Eine schwierige Frage. Vielleicht Stone Island. Sie liegen irgendwo zwischen Streetwear und Workwear, mit einer bedeutenden Heritage dahinter. Nur sehr wenige Brands haben es geschafft, eine so starke, transversale Identität aufzubauen. Sie haben auch die Bedeutung der Gender-Frage verstanden: Es gibt eine Menge Frauen, die Stone Island tragen. Das ist ein wirklich interessanter Look.

Wie nutzen Sie soziale Medien, um mit Ihren Kunden zu kommunizieren?

Traditionell verlässt sich unser Kunde auf unseren Service, aber inzwischen kommt er extrem gut vorbereitet zu uns. Er kennt die Marken, die neuesten Kollaborationen und die Trends aus den sozialen Medien. Das zwingt uns dazu, unser Team auf dem Laufenden zu halten und auf die Bedürfnisse eines sich schnell entwickelnden Marktes zu reagieren. Wir wissen, wie wichtig es ist, relevant zu bleiben. Unser E-Commerce ist sehr gut etabliert und in Zukunft werden wir auch einen Kanal auf Tiktok eröffnen (müssen).

Apropos Tiktok: Was halten Sie vom Grandpa-Style?

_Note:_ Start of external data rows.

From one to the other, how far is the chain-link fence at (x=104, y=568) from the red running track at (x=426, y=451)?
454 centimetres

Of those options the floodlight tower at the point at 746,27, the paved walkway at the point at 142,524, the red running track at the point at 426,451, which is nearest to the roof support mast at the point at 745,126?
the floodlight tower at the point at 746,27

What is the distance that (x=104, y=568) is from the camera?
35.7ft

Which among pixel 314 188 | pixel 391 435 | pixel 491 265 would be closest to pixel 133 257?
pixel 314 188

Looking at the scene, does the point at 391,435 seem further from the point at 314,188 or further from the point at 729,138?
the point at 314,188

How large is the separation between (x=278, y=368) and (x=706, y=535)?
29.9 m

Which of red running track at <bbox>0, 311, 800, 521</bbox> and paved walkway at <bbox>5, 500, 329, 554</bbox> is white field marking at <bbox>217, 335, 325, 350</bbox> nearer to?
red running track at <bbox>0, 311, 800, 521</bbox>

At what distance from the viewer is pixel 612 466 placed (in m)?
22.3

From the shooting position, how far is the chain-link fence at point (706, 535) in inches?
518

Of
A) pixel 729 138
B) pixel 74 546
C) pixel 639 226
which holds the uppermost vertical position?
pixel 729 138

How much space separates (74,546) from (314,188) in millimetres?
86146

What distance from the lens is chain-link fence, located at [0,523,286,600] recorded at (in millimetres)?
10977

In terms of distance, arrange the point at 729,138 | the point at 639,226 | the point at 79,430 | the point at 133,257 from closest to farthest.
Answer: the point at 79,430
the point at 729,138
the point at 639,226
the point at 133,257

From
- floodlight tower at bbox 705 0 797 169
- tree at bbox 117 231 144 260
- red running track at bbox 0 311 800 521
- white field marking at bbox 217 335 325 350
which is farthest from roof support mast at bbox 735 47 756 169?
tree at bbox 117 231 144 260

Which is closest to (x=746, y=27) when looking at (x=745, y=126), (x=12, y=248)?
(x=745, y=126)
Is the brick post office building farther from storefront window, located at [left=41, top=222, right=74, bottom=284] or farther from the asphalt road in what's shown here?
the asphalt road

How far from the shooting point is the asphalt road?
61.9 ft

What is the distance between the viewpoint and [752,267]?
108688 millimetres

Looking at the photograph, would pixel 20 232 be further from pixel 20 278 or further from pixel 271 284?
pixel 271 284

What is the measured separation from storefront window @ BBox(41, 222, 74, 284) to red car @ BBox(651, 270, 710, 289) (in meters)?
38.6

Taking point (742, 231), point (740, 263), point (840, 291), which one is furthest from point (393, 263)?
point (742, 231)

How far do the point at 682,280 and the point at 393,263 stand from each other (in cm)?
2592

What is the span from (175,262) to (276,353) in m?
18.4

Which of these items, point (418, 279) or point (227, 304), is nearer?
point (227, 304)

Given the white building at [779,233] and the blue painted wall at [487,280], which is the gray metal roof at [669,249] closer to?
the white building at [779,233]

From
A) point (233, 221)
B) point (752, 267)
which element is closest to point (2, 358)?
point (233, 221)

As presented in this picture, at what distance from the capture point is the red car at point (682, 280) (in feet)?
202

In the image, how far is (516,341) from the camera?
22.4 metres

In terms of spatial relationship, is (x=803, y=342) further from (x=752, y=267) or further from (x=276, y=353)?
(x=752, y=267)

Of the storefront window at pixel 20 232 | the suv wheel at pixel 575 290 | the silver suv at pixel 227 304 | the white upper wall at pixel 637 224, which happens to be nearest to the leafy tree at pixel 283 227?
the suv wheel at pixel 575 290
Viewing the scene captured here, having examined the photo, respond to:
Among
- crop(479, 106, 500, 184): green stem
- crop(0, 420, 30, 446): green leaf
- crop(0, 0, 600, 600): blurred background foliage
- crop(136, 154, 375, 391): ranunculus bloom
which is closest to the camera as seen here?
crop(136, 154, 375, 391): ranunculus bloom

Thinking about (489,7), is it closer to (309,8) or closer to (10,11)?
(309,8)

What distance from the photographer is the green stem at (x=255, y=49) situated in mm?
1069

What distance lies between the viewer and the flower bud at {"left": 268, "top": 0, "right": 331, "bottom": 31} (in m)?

Der Grandpa-Look erlebt ein riesiges Comeback und mit ihm die Krawatte, die Weste und der Anzug. Besonders spannend ist, dass Trends wie dieser die Krawatte und den Anzug immer mehr zu einer Stilentscheidung als zu einer Verpflichtung machen. Nehmen Sie zum Beispiel die Krawatte: Sie wird weiterhin getragen, aber eher zum Vergnügen und nicht aus Notwendigkeit. Das Gleiche gilt für Accessoires wie Einstecktücher. Manschettenknöpfe sind hingegen wirklich out.

Über Tiktok erreichen Sie auch eine Klientel, die sehr preissensitiv ist. Wie reagieren Sie darauf?

Der richtige Preis ist eine reale Herausforderung. Er ist einfach zu stark gestiegen. Ein Cashmere-Pullover für 1.200 Euro ist schlicht nicht tragbar. Unser Ziel ist es, Qualitätsprodukte zu angemessenen Preisen anzubieten. Ein guter Cashmere-Pullover sollte zwischen 300 und 400 Euro kosten und ein hochwertiges Hemd nicht mehr als 170 Euro. Wenn sich einige Marken nicht an diese Preisniveaus anpassen, werden wir immer mehr unsere eigenen Kollektionen implementieren müssen – wir haben das richtige Know-how und die Mittel dafür.

Es geht also wie so oft um die richtige Balance – auch in der Stilfrage?

Natürlich. Ein Comeback von starren, engen Kleidungsstilen halte ich für unwahrscheinlich, genau wie den Überfluss an Hoodies und Sneaker, der in den letzten Jahren vorherrschte. Es geht vielmehr um die Evolution hin zu einem stilvollen, funktionalen und komfortablen Look, der verschiedene Richtungen vereint. Braun Hamburg wird diesen Wandel aktiv begleiten, indem wir Produkte anbieten, die diesen Fortschritt widerspiegeln.